Exercises to complete –
**A)** According to the excerpt on the duties of the Fund, how many certified copies of the financial statements prepared by independent public accountants must the Fund furnish when the Distributor asks?
**B)** Copy word for word the part of the excerpt on the duties of the Fund that opens with the words containing "Section 5. DUTIES" and closes with "shall reasonably request.".

Passage provided –
Begin

Section 5. DUTIES OF THE FUND
5.1 Subject to the possible suspension of the sale of Shares as
provided herein, the Fund agrees to sell its Shares so long as it has Shares of
the respective class and/or series available.
5.2 The Fund shall furnish the Distributor copies of all information,
financial statements and other papers which the Distributor may reasonably
request for use in connection with the distribution of Shares, and this shall
include one certified copy, upon request by the Distributor, of all financial
statements prepared for the Fund by independent public accountants. The Fund
shall make available to the Distributor such number of copies of its Prospectus
and annual and interim reports as the Distributor shall reasonably request.
5.3 The Fund shall take, from time to time, but subject to the
necessary approval of the Trustees and the shareholders, all necessary action
to fix the number of authorized Shares and such steps as may be necessary to
register the same under the Securities Act, to the end that there will be
available for sale such number of Shares as the Distributor reasonably may
expect to sell. The Fund agrees to file from time to time such amendments,
reports and other documents as may be necessary in order that there will be
no untrue statement of a material fact in the Registration Statement, or
necessary in order that there will be no omission to state a material fact in
the Registration Statement which omission would make the statements therein
misleading.

End

Data –
Begin

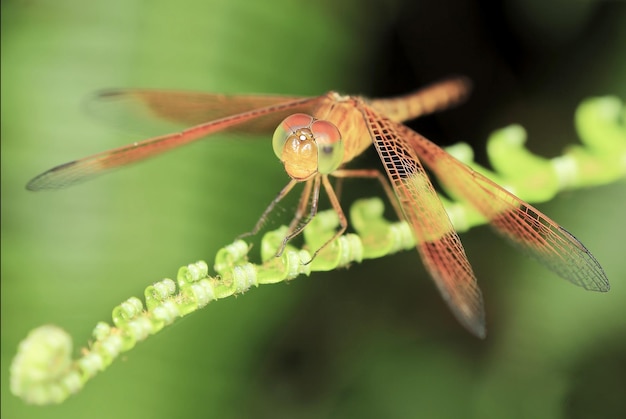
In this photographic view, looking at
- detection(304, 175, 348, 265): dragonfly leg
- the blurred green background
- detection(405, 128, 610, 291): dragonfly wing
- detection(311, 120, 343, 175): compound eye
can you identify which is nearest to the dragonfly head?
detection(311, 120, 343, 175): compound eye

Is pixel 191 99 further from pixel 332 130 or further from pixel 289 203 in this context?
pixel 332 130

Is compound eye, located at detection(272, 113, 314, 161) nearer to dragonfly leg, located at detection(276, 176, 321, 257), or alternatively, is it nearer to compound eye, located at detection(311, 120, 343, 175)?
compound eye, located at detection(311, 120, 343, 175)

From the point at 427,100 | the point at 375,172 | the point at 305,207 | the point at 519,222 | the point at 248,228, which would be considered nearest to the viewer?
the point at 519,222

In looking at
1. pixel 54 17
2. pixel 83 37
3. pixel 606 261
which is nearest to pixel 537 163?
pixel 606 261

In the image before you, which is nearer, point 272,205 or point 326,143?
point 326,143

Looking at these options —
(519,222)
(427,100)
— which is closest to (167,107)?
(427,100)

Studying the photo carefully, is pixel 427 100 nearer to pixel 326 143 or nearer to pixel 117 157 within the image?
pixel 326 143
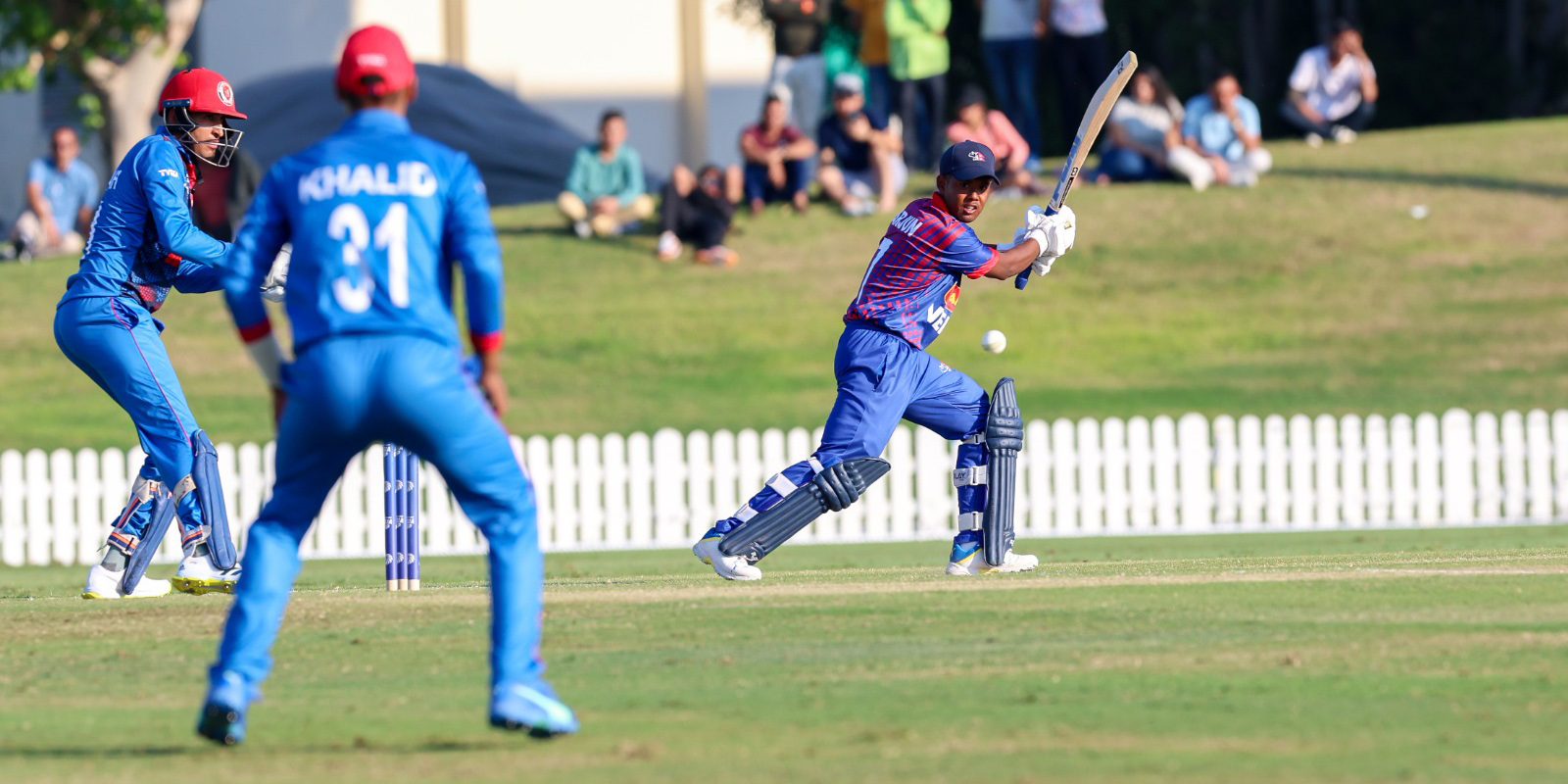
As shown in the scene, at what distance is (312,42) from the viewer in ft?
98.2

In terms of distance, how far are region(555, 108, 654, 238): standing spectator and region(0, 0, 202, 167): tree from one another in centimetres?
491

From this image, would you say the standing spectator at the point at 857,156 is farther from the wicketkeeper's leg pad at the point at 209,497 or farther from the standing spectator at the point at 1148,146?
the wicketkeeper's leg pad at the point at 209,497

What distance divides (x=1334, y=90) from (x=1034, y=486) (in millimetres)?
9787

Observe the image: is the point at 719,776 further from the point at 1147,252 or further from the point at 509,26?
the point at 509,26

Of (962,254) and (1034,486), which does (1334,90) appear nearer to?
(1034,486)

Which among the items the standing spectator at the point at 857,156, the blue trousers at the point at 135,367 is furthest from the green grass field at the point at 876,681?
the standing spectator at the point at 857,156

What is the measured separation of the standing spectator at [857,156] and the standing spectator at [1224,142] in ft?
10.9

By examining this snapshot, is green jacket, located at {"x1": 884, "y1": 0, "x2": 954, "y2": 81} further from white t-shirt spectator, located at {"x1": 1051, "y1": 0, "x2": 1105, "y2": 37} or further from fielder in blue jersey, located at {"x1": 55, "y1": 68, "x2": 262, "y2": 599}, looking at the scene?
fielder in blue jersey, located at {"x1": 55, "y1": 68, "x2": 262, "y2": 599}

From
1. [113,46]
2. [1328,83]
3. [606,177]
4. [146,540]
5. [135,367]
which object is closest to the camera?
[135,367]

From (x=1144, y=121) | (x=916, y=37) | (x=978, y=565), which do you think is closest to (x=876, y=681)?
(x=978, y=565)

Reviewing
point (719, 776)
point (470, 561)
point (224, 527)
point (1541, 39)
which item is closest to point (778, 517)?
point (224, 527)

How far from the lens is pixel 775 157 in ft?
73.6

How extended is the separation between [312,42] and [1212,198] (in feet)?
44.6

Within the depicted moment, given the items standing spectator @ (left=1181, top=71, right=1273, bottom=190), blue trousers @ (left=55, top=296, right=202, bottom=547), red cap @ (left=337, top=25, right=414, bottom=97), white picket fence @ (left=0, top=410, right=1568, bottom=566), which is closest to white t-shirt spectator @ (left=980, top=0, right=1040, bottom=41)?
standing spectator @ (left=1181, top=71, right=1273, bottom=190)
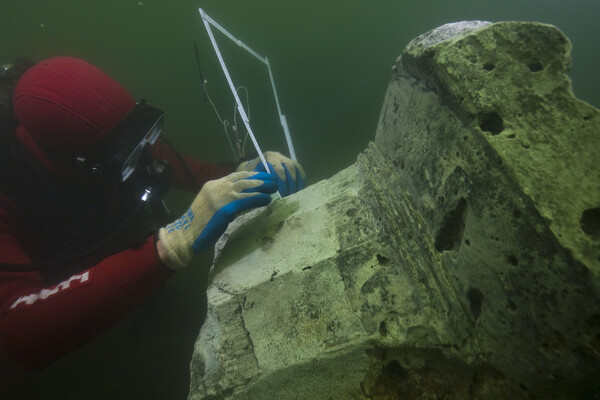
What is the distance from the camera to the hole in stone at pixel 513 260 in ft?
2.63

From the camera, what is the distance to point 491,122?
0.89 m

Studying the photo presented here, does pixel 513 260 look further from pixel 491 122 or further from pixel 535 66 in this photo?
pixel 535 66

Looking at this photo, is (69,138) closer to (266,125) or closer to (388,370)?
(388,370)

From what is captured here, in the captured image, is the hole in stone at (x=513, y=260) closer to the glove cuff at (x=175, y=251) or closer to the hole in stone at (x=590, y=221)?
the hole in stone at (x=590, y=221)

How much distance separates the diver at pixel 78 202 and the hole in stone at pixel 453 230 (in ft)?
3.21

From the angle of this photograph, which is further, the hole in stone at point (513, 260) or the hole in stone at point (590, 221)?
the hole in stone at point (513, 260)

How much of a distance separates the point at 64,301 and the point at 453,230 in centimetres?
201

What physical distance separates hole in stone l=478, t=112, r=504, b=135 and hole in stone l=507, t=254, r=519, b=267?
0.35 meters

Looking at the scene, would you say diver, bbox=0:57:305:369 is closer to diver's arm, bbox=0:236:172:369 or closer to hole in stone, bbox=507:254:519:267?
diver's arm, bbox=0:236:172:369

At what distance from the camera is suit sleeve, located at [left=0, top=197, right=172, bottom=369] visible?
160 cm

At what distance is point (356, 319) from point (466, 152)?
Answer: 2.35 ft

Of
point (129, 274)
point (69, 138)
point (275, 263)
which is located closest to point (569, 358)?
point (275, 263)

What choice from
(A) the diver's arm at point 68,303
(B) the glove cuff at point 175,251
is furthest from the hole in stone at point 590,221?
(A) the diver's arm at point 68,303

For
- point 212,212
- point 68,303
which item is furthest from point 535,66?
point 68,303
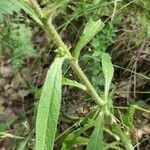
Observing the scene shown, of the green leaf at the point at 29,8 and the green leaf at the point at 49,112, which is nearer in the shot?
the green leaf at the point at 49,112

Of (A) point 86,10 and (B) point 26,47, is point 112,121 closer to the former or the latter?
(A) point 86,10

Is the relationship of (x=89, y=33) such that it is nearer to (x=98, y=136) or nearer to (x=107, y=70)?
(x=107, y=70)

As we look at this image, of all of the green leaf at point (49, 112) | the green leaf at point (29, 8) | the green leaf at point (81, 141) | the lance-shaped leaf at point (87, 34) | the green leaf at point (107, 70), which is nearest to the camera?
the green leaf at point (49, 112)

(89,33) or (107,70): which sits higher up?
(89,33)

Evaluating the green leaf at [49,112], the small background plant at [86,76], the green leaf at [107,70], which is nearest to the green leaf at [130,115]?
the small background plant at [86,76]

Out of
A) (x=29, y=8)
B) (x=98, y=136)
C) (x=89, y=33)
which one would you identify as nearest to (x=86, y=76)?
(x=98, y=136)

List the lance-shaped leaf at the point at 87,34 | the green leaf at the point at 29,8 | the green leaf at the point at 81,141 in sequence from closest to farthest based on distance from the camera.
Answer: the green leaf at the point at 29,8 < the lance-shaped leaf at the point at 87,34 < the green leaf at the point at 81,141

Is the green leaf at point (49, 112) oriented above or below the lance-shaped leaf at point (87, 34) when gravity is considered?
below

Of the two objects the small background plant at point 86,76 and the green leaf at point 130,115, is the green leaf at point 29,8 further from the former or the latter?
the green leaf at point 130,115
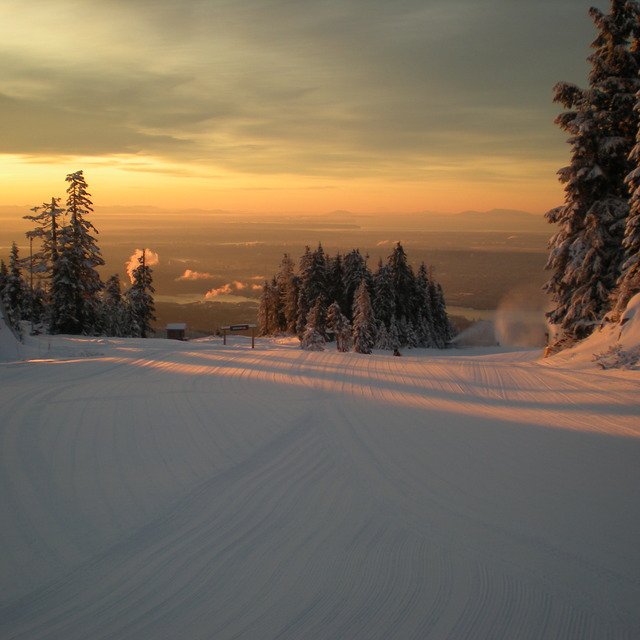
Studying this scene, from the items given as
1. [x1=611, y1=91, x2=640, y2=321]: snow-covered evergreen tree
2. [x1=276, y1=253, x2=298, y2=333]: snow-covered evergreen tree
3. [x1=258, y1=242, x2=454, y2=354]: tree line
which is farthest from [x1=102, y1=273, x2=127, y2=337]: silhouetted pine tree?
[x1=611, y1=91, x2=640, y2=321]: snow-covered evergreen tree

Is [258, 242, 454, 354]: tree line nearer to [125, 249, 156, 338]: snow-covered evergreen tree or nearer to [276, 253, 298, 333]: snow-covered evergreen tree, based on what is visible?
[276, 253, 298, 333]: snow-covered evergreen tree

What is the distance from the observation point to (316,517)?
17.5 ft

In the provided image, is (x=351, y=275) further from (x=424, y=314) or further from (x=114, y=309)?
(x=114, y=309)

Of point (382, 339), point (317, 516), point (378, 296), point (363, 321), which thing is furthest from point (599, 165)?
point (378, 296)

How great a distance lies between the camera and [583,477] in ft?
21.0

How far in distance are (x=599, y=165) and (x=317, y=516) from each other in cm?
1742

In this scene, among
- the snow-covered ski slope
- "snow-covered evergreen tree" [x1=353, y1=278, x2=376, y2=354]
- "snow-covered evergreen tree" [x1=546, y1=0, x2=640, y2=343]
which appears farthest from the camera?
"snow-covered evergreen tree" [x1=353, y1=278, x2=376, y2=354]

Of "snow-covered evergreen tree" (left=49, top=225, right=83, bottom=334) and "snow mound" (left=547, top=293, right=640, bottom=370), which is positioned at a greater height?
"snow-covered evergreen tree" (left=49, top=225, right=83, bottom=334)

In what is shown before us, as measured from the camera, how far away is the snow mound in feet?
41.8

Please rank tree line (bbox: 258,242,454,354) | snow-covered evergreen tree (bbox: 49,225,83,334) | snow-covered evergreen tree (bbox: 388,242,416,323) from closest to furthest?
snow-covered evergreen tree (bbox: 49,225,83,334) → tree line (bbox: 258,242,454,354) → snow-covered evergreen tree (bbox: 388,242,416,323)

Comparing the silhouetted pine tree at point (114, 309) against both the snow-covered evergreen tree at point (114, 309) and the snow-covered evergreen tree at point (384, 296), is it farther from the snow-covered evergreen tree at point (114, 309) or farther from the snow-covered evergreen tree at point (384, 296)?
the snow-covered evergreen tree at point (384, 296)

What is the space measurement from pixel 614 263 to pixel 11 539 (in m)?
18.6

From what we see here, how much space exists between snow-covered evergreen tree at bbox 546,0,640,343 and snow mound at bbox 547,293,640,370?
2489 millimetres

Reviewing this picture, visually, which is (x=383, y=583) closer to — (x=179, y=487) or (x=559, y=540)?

End

The results –
**A)** One certified copy.

**B)**
Section 5. DUTIES OF THE FUND
5.1 Subject to the possible suspension of the sale of Shares as
provided herein, the Fund agrees to sell its Shares so long as it has Shares of
the respective class and/or series available.
5.2 The Fund shall furnish the Distributor copies of all information,
financial statements and other papers which the Distributor may reasonably
request for use in connection with the distribution of Shares, and this shall
include one certified copy, upon request by the Distributor, of all financial
statements prepared for the Fund by independent public accountants. The Fund
shall make available to the Distributor such number of copies of its Prospectus
and annual and interim reports as the Distributor shall reasonably request.